Ethics By Aristotle Book III: Chapter XII - Self-Control (iii)

Self-indulgence is more like a voluntary state than cowardice. For the former is actuated by pleasure, the latter by pain, of which the one is to be chosen and the other to be avoided; and pain upsets and destroys the nature of the person who feels it, while pleasure does nothing of the sort. Therefore self-indulgence is more voluntary. Hence also it is more a matter of reproach; for it is easier to become accustomed to its objects, since there are many things of this sort in life, and the process of habituation to them is free from danger, while with terrible objects the reverse is the case.

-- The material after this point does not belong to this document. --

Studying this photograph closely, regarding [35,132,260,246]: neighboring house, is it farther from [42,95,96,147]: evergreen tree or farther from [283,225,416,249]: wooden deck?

But cowardice would seem to be voluntary in a different degree from its particular manifestations; for it is itself painless, but in these we are upset by pain, so that we even throw down our arms and disgrace ourselves in other ways; hence our acts are even thought to be done under compulsion. For the self-indulgent man, on the other hand, the particular acts are voluntary (for he does them with craving and desire), but the whole state is less so; for no one craves to be self-indulgent.

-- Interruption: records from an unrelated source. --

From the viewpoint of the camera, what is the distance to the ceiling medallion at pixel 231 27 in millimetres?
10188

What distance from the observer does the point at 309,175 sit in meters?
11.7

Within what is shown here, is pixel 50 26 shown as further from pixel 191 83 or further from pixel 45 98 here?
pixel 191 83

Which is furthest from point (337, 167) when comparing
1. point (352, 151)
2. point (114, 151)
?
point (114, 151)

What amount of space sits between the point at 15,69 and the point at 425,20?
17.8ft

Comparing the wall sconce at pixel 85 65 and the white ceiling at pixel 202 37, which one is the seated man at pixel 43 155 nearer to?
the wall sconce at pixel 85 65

The name self-indulgence is applied also to childish faults; for they bear a certain resemblance to what we have been considering. Which is called after which, makes no difference to our present purpose; plainly, however, the later is called after the earlier. The transference of the name seems not a bad one; for that which desires what is base and which develops quickly ought to be kept in a chastened condition, and these characteristics belong above all to appetite and to the child, since children in fact live at the beck and call of appetite, and it is in them that the desire for what is pleasant is strongest. If, then, it is not going to be obedient and subject to the ruling principle, it will go to great lengths; for in an irrational being the desire for pleasure is insatiable even if it tries every source of gratification, and the exercise of appetite increases its innate force, and if appetites are strong and violent they even expel the power of calculation. Hence they should be moderate and few, and should in no way oppose the rational principle-and this is what we call an obedient and chastened state-and as the child should live according to the direction of his tutor, so the appetitive element should live according to rational principle. Hence the appetitive element in a temperate man should harmonize with the rational principle; for the noble is the mark at which both aim, and the temperate man craves for the things be ought, as he ought, as when he ought; and when he ought; and this is what rational principle directs.

Here we conclude our account of temperance.